→ Extract:
● ● ● ●

- Promo CD single

Promotional single by Paul McCartney

from the album Chaos and Creation in the Backyard
- B-side: "This Never Happened Before" (album version)
- Released: 2006
- Recorded: November 2003
- Studio: RAK, London
- Genre: Rock
- Length: 3:26 (album version); 3:13 (radio edit);
- Label: Capitol
- Songwriter: Paul McCartney
- Producer: Nigel Godrich

Paul McCartney promo singles chronology
| "Lonely Road" (2002) | "This Never Happened Before" (2006) | "Sing the Changes" (2008) |

= This Never Happened Before =

"This Never Happened Before" is a song by English musician Paul McCartney, released as the twelfth track on his fourteenth studio album Chaos and Creation in the Backyard (2005).

● ● ● ●

→ Data extract:
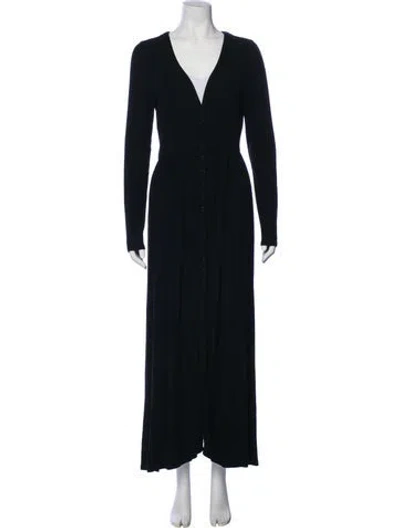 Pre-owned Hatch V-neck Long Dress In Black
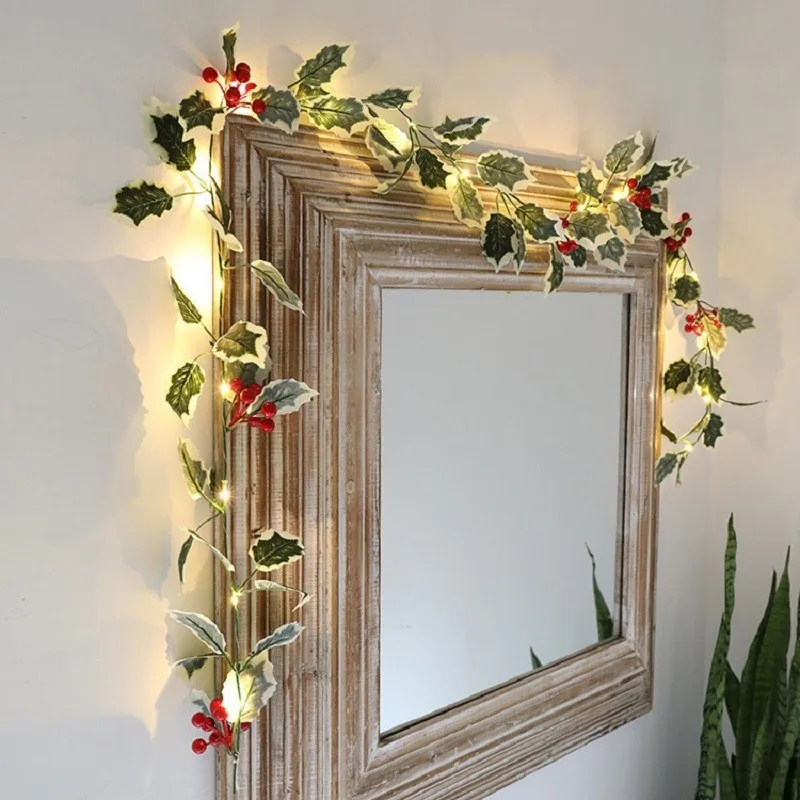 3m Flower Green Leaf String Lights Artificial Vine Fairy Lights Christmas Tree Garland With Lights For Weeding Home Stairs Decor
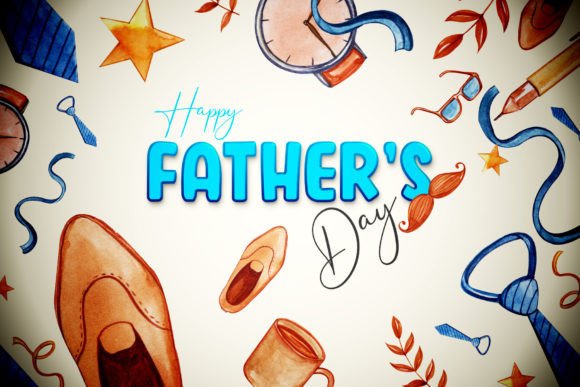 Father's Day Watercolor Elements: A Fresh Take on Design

● ● ● ●

→ Complete the following:
A - Reproduce the passage of the article on "This Never Happened Before" that starts at "Paul McCartney promo" and ends at "the Backyard (2005).".
B - Carry on writing the article on "This Never Happened Before" from the point where it stops.

→ Responses to the tasks:
A -
Paul McCartney promo singles chronology
| "Lonely Road" (2002) | "This Never Happened Before" (2006) | "Sing the Changes" (2008) |

= This Never Happened Before =

"This Never Happened Before" is a song by English musician Paul McCartney, released as the twelfth track on his fourteenth studio album Chaos and Creation in the Backyard (2005).

B -
== Background and composition ==
"This Never Happened Before" was written by Paul McCartney as a love song inspired by Burt Bacharach. He told Gary Crowley about the structure of the song in a Chaos and Creation in the Backyard interview disc:

It's[sic] Never Happened Before is a straight love song [...] The chords, it's always a big help if you get a nice little chord sequence and the opening chords to the verse of that go a nice place so they settle you down with your melody and you feel like you're going somewhere, so that was what was happening and wrote it and recorded it, one of the very first things we did with Nigel at Rak, that was one of the things to see if we could sort of get it on and I thought, 'This is good. We're going to go somewhere with this'.
— Paul McCartney, Chaos and Creation in the Backyard Interview Disc

"This Never Happened Before" is in the key of E major, despite the song's vocal-piano songbook, which lists it as being in the key of A minor.

==Track listing==
- Promo CD DPRO-49684-2
1. "This Never Happened Before" (edit 2) - 3:13
2. "This Never Happened Before" (album version) - 3:23

==Personnel==
Per booklet.
- Paul McCartney – vocals, Yamaha grand piano, Höfner bass guitar, Epiphone Casino electric guitar, Ludwig drums
- Millennia Ensemble – strings, brass
- Joby Talbot – conducting, arrangement

== Use in media ==
"This Never Happened Before" was used in the 2006 film The Lake House and was included on the film's soundtrack album.

== Charts ==

Chart performance for "This Never Happened Before"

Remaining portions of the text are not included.